**Source passage**
* Start *

Effective April 1, 1995, employees will be placed at the maximum salary level for the classification into which they were converted.
A single payment of $5,500., less statutory deductions, will be made to every employee covered by the settlement in full settlement of retroactive entitlements to statutory holiday and vacation pay, retroactive overtime, salary and all other benefits other than pension.
This payment will be made within 90 days by a separate cheque.
The parties agree that no interest is to be calculated or paid on items outlined in this settlement.
The parties recognize that all classification grievances, resulting from the implementation of the Tribunal decision, have been estopped under the provisions of the Social Contract.
The parties agree to reconvene to discuss issues out of the implementation of this settlement.
E) IN ADDITION, FOR PERSONS COVERTED TO FULL TIME CLASSIFIED POSITIONS:
- As of January 1, 1995, entitlement for vacation accrual will be calculated from October 30, 1984, or the actual date of hire for persons who started after that date.
F) IN ADDITION, FOR STAFF OF THE TEN SALARIED COURTS:
Any pay equity adjustments applicable to salaried Small Claims Court employees who were converted to the Office Administration group will be calculated and paid retroactively to January 1, 1990.
Accrual of future years of vacations credits to be based on the rate of accrual prior to conversion for all employees converted to full time classified positions (in lieu of E above).
On January 1, 1995, additional vacation credits will be banked to the employee’s credit, representing the difference between the vacation credits the employee was earning at the time of conversion, ad the actual credits they were granted during 1993 and 1994.
All excess banked vacation credits above the allowable number that may be carried forward, must be utilized prior to January 1, 1998.
Managers will facilitate the scheduling of these excess vacation credits and priority will be given to employees in jeopardy of losing the additional credits.
Employees who left the public service, after conversion to full time classified positions, will be eligible for a vacation pay out to a maximum of one year’s accrual, minus any payments made for outstanding vacation credits.

* End *

**Exercises**
1) In the settlement passage, within how many days will the single payment of $5,500 be made?
2) Write the next part of the pay settlement passage, starting right after its last sentence.

**Given data**

* Start *

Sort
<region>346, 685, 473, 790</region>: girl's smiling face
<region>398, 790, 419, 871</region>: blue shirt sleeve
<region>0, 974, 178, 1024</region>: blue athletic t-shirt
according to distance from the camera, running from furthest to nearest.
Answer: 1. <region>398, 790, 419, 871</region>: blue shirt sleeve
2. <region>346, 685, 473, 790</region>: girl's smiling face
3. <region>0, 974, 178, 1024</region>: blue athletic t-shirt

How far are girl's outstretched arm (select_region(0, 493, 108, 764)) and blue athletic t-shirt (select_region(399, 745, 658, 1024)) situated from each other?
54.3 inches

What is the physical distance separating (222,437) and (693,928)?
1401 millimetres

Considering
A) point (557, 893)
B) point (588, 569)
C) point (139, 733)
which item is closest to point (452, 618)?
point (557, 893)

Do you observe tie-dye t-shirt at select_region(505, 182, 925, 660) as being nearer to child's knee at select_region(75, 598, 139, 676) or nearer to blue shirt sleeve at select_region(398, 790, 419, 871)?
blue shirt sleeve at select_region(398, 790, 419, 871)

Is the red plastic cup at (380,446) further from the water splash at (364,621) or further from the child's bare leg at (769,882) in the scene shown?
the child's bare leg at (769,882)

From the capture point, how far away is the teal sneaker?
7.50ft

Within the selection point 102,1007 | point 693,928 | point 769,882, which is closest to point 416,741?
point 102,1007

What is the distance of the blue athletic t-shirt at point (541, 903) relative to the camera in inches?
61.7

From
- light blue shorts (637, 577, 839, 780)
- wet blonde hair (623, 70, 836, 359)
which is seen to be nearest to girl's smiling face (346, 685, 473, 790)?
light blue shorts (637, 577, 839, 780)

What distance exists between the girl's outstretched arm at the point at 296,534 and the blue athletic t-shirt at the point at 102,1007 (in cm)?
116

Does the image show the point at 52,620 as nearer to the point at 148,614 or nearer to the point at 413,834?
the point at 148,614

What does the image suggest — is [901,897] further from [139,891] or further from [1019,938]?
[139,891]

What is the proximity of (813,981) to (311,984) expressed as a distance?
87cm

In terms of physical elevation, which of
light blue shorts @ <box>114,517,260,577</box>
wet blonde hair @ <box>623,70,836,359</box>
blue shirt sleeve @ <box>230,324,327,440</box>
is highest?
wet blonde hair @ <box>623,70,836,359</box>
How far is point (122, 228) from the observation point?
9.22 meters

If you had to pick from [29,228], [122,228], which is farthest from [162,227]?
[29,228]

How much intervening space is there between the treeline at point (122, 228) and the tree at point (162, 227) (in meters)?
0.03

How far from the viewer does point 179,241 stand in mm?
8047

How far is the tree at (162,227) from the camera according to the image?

* End *

**The responses**
1) Within 90 days.

2)
At no time will a cash pay out be made for more than one year’s credit of vacation time.
A further joint communication was issued on June 10, 1996. It stated:
I am writing to clarify the interpretation of the agreement reached between OPSEU and MBS on those court employees affected by the PSLRT decision of September 17, 1990.
The Ministry of the Attorney General will be applying the agreement in the following manner:
Provisions 5, 6 and 9 of the agreement – which specify “converted” employees – will be extended to any employees who were employed on a fee-for-service basis prior to receiving a contract or classified position after September 17, 1990.
Those provisions in the agreement which do not specify “converted” employees will be extended to all eligible employees (ie. Employed as either salaried small claims court or fee-for-service between the dates of October 30, 1984 and September 16, 1990).
Provision 8 applies to those classification grievances filed with respect to the conversion of positions.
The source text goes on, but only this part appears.